それでも金髪の男は、何度も周りを見回し、警戒している。
話の内容が内容なだけに、慎重にならざるを得ないのだろう。
だが、わずかな時間さえじっれたい私は、真意を確かめるために、乱暴に金髪の男の胸ぐらをつかむ。
「どうなんだよ! 殺せんのか!?」
先ほどよりも声を落としたつもりだったが、自然と口調と態度は荒くなる。
私には悠長に構えている余裕はないのだ。
昨晩、母が竜司に犯されている姿を見て我を忘れて突っ込んはいいが、見事に返り討ちにされてしまったのだ。
そもそも自分の力で竜司を制圧できるくらいなら、これまで無抵抗に殴られ続けてはいない。
なんとか殺されずにすんだのは、騒ぎを聞きつけた近所の人が呼んだであろう警察が駆けつけたからだ。
パトカーのサイレンを聞いた竜司は、一目散に逃げて行った。
おかげで娘は連れ去られずにすんだわけだが、同時にこの生活を続けていくのはもう限界だと悟った。
あのクズヤローがどうやって母と娘の居場所を知ったのかはわからない。
私が尾行されたのかもしれないし、街中で偶然、買い物をしている母を見つけた可能性もある。
いずれにしても、新たな住居に移ったところで問題は解決しないのは明らかだった。警察や専門家に助けを求めたとしても同じだろう。
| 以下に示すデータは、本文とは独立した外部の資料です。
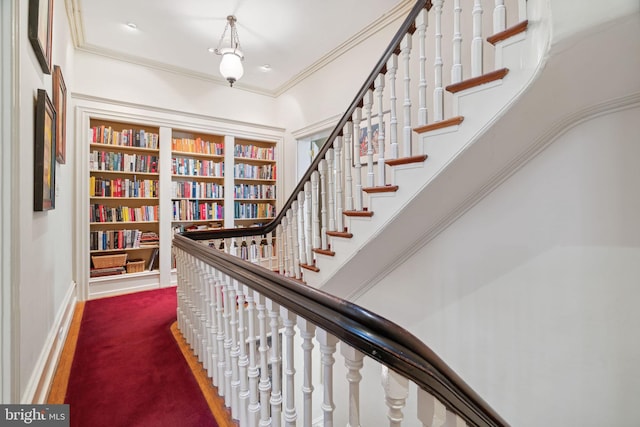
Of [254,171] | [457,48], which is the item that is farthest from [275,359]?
[254,171]

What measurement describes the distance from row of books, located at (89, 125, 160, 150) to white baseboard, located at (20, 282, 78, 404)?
1.94 meters

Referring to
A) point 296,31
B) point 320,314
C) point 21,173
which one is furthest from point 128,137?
point 320,314

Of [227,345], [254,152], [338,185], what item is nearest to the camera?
[227,345]

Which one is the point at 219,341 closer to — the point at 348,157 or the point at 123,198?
the point at 348,157

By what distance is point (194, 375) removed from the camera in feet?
5.65

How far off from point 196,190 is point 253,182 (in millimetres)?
957

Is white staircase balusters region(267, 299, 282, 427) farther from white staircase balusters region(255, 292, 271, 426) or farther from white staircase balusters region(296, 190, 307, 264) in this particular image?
white staircase balusters region(296, 190, 307, 264)

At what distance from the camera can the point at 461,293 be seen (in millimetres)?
1954

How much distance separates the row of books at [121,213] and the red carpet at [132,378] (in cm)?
130

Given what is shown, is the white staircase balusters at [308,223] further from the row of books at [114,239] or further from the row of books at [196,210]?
the row of books at [114,239]

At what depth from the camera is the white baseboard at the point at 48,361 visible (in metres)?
1.28

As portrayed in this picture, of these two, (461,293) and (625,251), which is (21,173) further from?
(625,251)

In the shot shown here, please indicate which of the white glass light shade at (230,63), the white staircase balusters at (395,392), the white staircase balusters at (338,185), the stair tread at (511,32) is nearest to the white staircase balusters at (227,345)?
the white staircase balusters at (395,392)

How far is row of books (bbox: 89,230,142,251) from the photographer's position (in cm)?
338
仮に刑務所に入ったところで、どうせ数年もしたら出て来るに決まってる。
そして今度こそ見つかったら、確実に殺されるはずだ。
私も母も、そして娘も。
腹を括るしかない。
それはつまり、竜司を殺すしかないのだ。
この地獄から抜け出すには、それしかない。
だが、残念ながら体格で劣る私では、クソヤローを殺すのは不可能だ。
それは今回のことで改めて思い知らされた。
腕力では敵わない。
打つ手がなくなった私にはもう、あの言葉にすがるしかなかったのだ。
《旦那を殺してやろうか?》
金髪の男は自らの胸元にかけられた私の手を振り解く。
もう一度、周囲に視線を巡らせる。切れ長の目がさらに鋭く、殺気を帯びた気がした。
金髪の男は神妙な面持ちでうなずく。
「ああ、殺してやるよ」
「からかってるんじゃないだろうな。もしも冗談だったら、ここで私がアンタを殺してやるからな」
「こんな悪趣味な冗談を言う趣味はねえよ。こっちだって相当なリスクを背負うことになるんだからな」
金髪の男は鋭い視線を私に向けると、もう一度繰り返すのだった。
「旦那を殺してやる」
私にとってそれは、地獄の中に垂らされた一筋の糸だった。
頼りなく、それでいて危険な糸ではあったが、この時の私には輝いて見えていた。